PROBLEM REQUIREMENTS:
Write out the data below word for word, omitting the pictures.

SUPPLIED DATA:

■ ■ ■ ■ ■ ■ ■

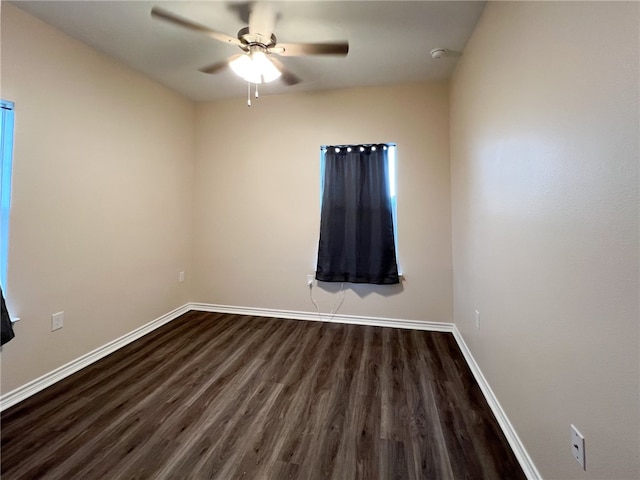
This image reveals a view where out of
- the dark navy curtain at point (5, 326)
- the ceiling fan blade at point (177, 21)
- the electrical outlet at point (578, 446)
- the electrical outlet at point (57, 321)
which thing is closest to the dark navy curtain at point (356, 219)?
the ceiling fan blade at point (177, 21)

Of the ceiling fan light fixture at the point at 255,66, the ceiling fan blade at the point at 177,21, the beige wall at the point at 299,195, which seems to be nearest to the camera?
the ceiling fan blade at the point at 177,21

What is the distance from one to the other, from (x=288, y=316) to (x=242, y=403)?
61.0 inches

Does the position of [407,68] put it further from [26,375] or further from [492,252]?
[26,375]

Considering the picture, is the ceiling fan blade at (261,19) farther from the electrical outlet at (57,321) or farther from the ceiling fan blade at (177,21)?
the electrical outlet at (57,321)

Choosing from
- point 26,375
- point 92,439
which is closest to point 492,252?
point 92,439

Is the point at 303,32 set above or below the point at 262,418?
above

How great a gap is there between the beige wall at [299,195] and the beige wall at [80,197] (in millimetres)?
477

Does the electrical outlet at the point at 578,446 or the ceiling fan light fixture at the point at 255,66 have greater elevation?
the ceiling fan light fixture at the point at 255,66

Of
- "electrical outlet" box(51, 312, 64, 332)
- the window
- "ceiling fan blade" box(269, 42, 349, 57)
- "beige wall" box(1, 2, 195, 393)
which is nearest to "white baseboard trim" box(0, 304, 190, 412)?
"beige wall" box(1, 2, 195, 393)

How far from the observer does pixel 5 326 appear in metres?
1.79

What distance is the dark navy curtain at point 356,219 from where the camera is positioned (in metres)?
3.11

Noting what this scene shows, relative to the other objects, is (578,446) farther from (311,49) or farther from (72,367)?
(72,367)

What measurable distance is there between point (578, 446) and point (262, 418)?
1467 millimetres

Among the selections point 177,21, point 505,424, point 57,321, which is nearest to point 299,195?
point 177,21
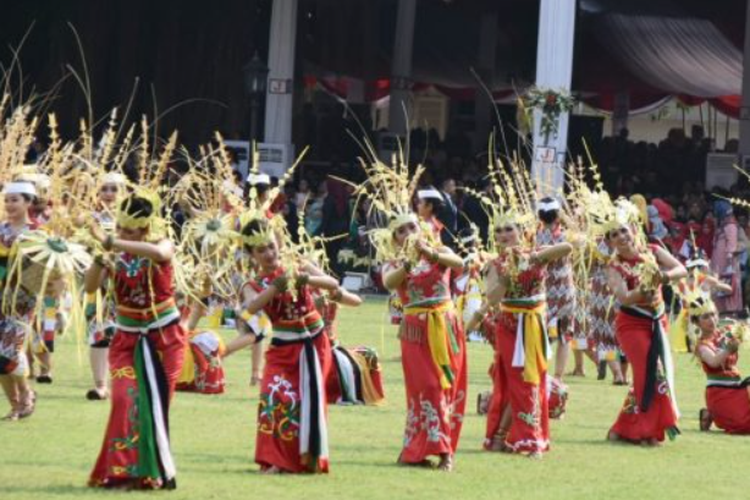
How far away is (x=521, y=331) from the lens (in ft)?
44.1

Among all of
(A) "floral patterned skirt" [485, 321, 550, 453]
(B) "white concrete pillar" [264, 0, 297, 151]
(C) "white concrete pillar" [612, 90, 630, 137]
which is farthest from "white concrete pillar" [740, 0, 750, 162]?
(A) "floral patterned skirt" [485, 321, 550, 453]

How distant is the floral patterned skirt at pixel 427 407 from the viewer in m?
12.7

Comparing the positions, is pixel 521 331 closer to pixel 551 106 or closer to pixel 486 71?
pixel 551 106

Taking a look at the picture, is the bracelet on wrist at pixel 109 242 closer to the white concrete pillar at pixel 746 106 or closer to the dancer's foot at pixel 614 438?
the dancer's foot at pixel 614 438

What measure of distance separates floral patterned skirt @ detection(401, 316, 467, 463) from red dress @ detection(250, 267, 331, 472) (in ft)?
2.72

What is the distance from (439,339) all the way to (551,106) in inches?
583

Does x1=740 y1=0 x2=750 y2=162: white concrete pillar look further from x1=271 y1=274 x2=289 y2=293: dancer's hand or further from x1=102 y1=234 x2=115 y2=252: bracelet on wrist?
x1=102 y1=234 x2=115 y2=252: bracelet on wrist

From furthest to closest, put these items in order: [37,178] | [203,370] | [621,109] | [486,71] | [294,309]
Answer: [621,109]
[486,71]
[203,370]
[37,178]
[294,309]

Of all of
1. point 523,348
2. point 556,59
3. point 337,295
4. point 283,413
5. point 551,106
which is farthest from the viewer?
point 556,59

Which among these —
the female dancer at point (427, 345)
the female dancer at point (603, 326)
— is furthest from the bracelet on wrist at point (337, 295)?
the female dancer at point (603, 326)

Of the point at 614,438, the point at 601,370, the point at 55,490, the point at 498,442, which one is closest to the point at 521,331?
the point at 498,442

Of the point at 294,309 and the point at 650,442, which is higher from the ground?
the point at 294,309

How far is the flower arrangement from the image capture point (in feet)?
89.5

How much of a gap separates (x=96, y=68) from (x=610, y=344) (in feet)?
61.7
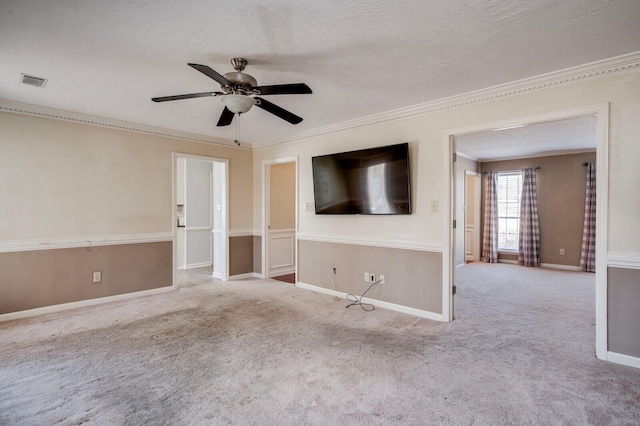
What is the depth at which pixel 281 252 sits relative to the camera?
606 cm

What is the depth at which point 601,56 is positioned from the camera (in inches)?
96.3

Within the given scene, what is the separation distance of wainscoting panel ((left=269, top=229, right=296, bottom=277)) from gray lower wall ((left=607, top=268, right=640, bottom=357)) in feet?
15.1

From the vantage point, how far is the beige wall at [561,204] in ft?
21.3

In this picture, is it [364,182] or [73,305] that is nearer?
[73,305]

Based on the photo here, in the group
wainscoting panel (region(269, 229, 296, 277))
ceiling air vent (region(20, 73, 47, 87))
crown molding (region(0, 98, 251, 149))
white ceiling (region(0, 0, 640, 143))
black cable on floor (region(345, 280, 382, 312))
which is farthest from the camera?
wainscoting panel (region(269, 229, 296, 277))

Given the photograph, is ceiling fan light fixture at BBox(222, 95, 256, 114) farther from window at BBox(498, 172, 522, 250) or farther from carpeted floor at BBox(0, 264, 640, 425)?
window at BBox(498, 172, 522, 250)

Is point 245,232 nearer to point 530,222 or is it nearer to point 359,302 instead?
point 359,302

■ ■ ■ ■ ■ ■ ■

REPLY:
This image reveals a view where out of
- the dark navy curtain at point (5, 326)
- the ceiling fan blade at point (177, 21)
- the electrical outlet at point (578, 446)
- the electrical outlet at point (57, 321)
which thing is closest to the dark navy curtain at point (356, 219)?
the ceiling fan blade at point (177, 21)

Of the ceiling fan light fixture at the point at 255,66, the ceiling fan blade at the point at 177,21, the beige wall at the point at 299,195, which seems to be nearest to the camera?
the ceiling fan blade at the point at 177,21

What is the distance from one to the other, from (x=288, y=316) to (x=242, y=403)?
61.0 inches

Does the position of [407,68] put it further from [26,375] or further from [492,252]?
[26,375]

Considering the picture, is the ceiling fan blade at (261,19) farther from the electrical outlet at (57,321) or farther from the ceiling fan blade at (177,21)?
the electrical outlet at (57,321)

Choosing from
- point 26,375
- point 92,439
which is closest to point 492,252?
point 92,439

Is the point at 303,32 set above or below the point at 262,418?
above

How great a gap is there between the beige wall at [299,195] and the beige wall at [80,197] (in millimetres)?
477

Does the electrical outlet at the point at 578,446 or the ceiling fan light fixture at the point at 255,66 have greater elevation?
the ceiling fan light fixture at the point at 255,66

Of
- "electrical outlet" box(51, 312, 64, 332)
- the window
- "ceiling fan blade" box(269, 42, 349, 57)
- "beige wall" box(1, 2, 195, 393)
which is nearest to "white baseboard trim" box(0, 304, 190, 412)?
"beige wall" box(1, 2, 195, 393)

How far from the observer does pixel 5 326 appear in metres?
1.79

What distance is the dark navy curtain at point 356,219 from where the camera is positioned (in metres)?
3.11

Noting what this scene shows, relative to the other objects, is (578,446) farther from (311,49) or farther from (72,367)?
(72,367)

What measurable distance is there between point (578, 446) and point (262, 418)?
1467 millimetres

Among the selections point 177,21, point 505,424, point 57,321, which is nearest to point 299,195?
point 177,21
How far away is (x=521, y=331) from the lens (in ft)?
44.1

Among all of
(A) "floral patterned skirt" [485, 321, 550, 453]
(B) "white concrete pillar" [264, 0, 297, 151]
(C) "white concrete pillar" [612, 90, 630, 137]
which is farthest from "white concrete pillar" [740, 0, 750, 162]?
(A) "floral patterned skirt" [485, 321, 550, 453]

How distant is the floral patterned skirt at pixel 427 407 from the viewer in m?
12.7

Comparing the positions, is pixel 521 331 closer to pixel 551 106 or closer to pixel 486 71?
pixel 551 106

Taking a look at the picture, is the bracelet on wrist at pixel 109 242 closer to the white concrete pillar at pixel 746 106 or closer to the dancer's foot at pixel 614 438?
the dancer's foot at pixel 614 438

What measure of distance separates floral patterned skirt @ detection(401, 316, 467, 463) from red dress @ detection(250, 267, 331, 472) (in ft)?
2.72

What is the distance from (439,339) all the way to (551,106) in inches?
583

Does x1=740 y1=0 x2=750 y2=162: white concrete pillar look further from x1=271 y1=274 x2=289 y2=293: dancer's hand or further from x1=102 y1=234 x2=115 y2=252: bracelet on wrist?
x1=102 y1=234 x2=115 y2=252: bracelet on wrist

From furthest to closest, put these items in order: [37,178] | [203,370] | [621,109] | [486,71] | [294,309]
Answer: [621,109]
[486,71]
[203,370]
[37,178]
[294,309]

Of all of
1. point 523,348
2. point 556,59
3. point 337,295
4. point 283,413
5. point 551,106
which is farthest from the viewer?
point 556,59

Which among these —
the female dancer at point (427, 345)
the female dancer at point (603, 326)
— is furthest from the bracelet on wrist at point (337, 295)?
the female dancer at point (603, 326)

Of the point at 614,438, the point at 601,370, the point at 55,490, the point at 498,442, which one is closest to the point at 521,331?
the point at 498,442

Of the point at 294,309 and the point at 650,442, which is higher from the ground?
the point at 294,309

How far is the flower arrangement from the image capture point (in feet)?
89.5

How much of a gap separates (x=96, y=68) from (x=610, y=344) (in feet)?
61.7
What is the depth at which pixel 281 252 sits relative to the camera?
606 cm

What is the depth at which point 601,56 is positioned from the camera (in inches)?
96.3

Within the given scene, what is the separation distance of wainscoting panel ((left=269, top=229, right=296, bottom=277)) from gray lower wall ((left=607, top=268, right=640, bottom=357)) in feet?
15.1

From the vantage point, how far is the beige wall at [561,204] in ft?
21.3

In this picture, is it [364,182] or [73,305] that is nearer?
[73,305]

Based on the photo here, in the group
wainscoting panel (region(269, 229, 296, 277))
ceiling air vent (region(20, 73, 47, 87))
crown molding (region(0, 98, 251, 149))
white ceiling (region(0, 0, 640, 143))
black cable on floor (region(345, 280, 382, 312))
which is farthest from the camera?
wainscoting panel (region(269, 229, 296, 277))

Given the photograph, is ceiling fan light fixture at BBox(222, 95, 256, 114) farther from window at BBox(498, 172, 522, 250) or farther from carpeted floor at BBox(0, 264, 640, 425)?
window at BBox(498, 172, 522, 250)

Is point 245,232 nearer to point 530,222 or is it nearer to point 359,302 instead?
point 359,302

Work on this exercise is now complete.